BELLEVUE, WA – Attorneys representing the Second Amendment Foundation and its partners in a case concerning gun owner privacy in California have filed a respondent’s brief in the ongoing case of Barba v. Bonta, challenging the constitutionality of a 2021 law requiring the California Department of Justice (CAL/DOJ) to share extensive personal identifying information of gun owners in the state with a non-government research group.

Joining SAF in this legal action are the Firearms Policy Coalition, California Gun Rights Foundation, San Diego County Gun Owners PAC, Orange County Gun Owners PAC, Inland Empire Gun Owners PAC and Ashleymarie Barba, for whom the lawsuit is named. They are represented by attorneys Bradley A. Benbrook and Stephen M. Duvernay at the Benbrook Law Group in Sacramento. The brief was filed with the California Court of Appeals, Fourth Appellate District, Division One.

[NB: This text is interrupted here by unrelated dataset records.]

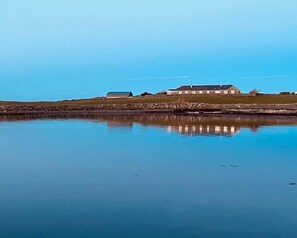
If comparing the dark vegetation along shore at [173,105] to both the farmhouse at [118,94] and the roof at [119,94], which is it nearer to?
the farmhouse at [118,94]

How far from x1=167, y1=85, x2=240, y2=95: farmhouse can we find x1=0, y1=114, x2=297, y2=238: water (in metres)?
51.6

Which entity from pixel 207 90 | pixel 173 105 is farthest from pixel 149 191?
pixel 207 90

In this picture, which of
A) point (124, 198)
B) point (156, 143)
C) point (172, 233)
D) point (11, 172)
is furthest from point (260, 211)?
point (156, 143)

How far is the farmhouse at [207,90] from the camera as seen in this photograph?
6685 centimetres

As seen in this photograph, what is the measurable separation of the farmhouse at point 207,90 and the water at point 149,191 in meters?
51.6

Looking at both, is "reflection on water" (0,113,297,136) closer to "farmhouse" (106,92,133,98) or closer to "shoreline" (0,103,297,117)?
"shoreline" (0,103,297,117)

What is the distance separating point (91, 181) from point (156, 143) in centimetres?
752

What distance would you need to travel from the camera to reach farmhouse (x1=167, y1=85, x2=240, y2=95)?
2632 inches

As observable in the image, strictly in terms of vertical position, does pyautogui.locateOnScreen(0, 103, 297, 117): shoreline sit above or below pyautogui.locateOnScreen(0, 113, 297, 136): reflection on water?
above

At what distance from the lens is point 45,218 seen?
6961 millimetres

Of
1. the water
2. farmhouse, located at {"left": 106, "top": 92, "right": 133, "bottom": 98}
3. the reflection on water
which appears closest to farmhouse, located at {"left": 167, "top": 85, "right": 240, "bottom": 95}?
farmhouse, located at {"left": 106, "top": 92, "right": 133, "bottom": 98}

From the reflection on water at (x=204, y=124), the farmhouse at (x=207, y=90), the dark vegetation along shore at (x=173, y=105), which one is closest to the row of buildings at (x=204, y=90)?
the farmhouse at (x=207, y=90)

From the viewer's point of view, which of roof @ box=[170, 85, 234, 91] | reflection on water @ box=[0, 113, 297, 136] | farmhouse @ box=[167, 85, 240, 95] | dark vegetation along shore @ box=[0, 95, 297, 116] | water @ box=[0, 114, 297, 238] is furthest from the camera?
roof @ box=[170, 85, 234, 91]

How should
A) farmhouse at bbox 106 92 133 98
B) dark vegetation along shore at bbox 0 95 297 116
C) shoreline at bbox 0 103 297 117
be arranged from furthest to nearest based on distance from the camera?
farmhouse at bbox 106 92 133 98 < dark vegetation along shore at bbox 0 95 297 116 < shoreline at bbox 0 103 297 117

In California, considerable personal information is required to purchase firearms or ammunition. This information is collected by CAL/DOJ. With passage of Assembly Bill 173 two years ago, CAL/DOJ now shares this information with the California Firearm Violence Research Center at UC Davis for non-law enforcement purposes. This has never been done before.

“It was an outrage when California lawmakers added this requirement to the state penal code,” said SAF founder and Executive Vice President Alan M. Gottlieb, “so we immediately sued to protect the privacy of millions of law-abiding gun owners in the state. AB 173 amounted to a radical change to the privacy previously afforded to California gun owners, and this cannot possibly be legal or constitutional.

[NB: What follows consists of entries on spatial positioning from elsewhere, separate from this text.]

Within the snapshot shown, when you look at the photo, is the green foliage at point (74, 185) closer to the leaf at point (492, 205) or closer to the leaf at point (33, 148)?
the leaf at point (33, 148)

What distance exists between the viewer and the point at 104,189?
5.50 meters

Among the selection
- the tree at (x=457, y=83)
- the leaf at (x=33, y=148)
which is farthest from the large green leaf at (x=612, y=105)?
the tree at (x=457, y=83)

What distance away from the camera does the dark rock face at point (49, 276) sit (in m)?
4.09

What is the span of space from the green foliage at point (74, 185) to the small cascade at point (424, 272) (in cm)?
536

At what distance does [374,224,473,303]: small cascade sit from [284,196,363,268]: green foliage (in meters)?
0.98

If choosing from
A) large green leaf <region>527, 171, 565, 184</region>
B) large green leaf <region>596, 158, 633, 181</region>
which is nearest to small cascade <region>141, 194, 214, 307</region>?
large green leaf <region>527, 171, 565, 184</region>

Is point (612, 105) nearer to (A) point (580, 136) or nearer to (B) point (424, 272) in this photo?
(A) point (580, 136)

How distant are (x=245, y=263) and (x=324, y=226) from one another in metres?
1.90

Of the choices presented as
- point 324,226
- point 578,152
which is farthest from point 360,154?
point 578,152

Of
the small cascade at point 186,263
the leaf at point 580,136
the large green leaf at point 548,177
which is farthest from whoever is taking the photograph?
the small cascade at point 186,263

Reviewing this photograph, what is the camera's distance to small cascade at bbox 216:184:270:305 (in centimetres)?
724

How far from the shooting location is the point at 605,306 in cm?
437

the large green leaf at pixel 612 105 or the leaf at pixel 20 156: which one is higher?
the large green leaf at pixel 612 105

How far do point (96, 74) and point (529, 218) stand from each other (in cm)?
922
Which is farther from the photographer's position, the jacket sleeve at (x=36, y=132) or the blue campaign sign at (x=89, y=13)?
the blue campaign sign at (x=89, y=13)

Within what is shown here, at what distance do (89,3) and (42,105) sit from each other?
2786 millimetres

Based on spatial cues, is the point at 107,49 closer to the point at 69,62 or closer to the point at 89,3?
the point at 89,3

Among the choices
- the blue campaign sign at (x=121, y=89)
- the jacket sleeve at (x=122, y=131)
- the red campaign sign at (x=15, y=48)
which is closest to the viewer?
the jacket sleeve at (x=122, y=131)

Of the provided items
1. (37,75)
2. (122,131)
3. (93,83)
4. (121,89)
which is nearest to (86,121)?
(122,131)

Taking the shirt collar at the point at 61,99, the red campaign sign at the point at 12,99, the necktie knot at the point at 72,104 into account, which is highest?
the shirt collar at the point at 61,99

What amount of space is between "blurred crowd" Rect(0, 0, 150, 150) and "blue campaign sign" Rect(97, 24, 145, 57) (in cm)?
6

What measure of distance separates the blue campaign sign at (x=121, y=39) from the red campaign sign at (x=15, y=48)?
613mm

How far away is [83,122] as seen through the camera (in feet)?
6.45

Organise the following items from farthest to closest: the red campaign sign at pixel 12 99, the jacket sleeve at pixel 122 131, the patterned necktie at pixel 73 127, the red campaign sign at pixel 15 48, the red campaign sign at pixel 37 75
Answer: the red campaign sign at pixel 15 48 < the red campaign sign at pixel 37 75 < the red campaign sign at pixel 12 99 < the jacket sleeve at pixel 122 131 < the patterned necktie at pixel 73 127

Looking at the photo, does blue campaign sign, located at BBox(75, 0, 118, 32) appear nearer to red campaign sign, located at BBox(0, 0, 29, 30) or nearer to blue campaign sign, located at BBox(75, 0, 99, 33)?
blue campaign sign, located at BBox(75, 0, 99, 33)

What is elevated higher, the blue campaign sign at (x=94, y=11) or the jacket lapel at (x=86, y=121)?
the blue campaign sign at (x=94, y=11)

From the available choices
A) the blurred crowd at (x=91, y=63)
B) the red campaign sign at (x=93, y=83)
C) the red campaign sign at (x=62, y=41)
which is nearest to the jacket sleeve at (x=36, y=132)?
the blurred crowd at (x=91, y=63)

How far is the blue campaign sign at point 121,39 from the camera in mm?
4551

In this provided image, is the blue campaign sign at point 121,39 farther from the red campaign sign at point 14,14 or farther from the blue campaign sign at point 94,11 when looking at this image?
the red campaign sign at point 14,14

“As we note in our brief,” he continued, “California assured gun owners for more than two decades their personal identifying information would only be used by CAL/DOJ and other government officials for law enforcement purposes. But with passage of AB 173, the Legislature went back on its word because the private social scientists at UC Davis wanted the data, which they can now share with other researchers. Gun owners were never informed of this change, let alone provided an opportunity to consent to this invasion of privacy.

“Politicians in Sacramento wonder why gun owners don’t trust them,” Gottlieb observed. “It’s because passing laws like AB 173 proves they can’t be trusted, and we’re asking the court to stop this outrage now.”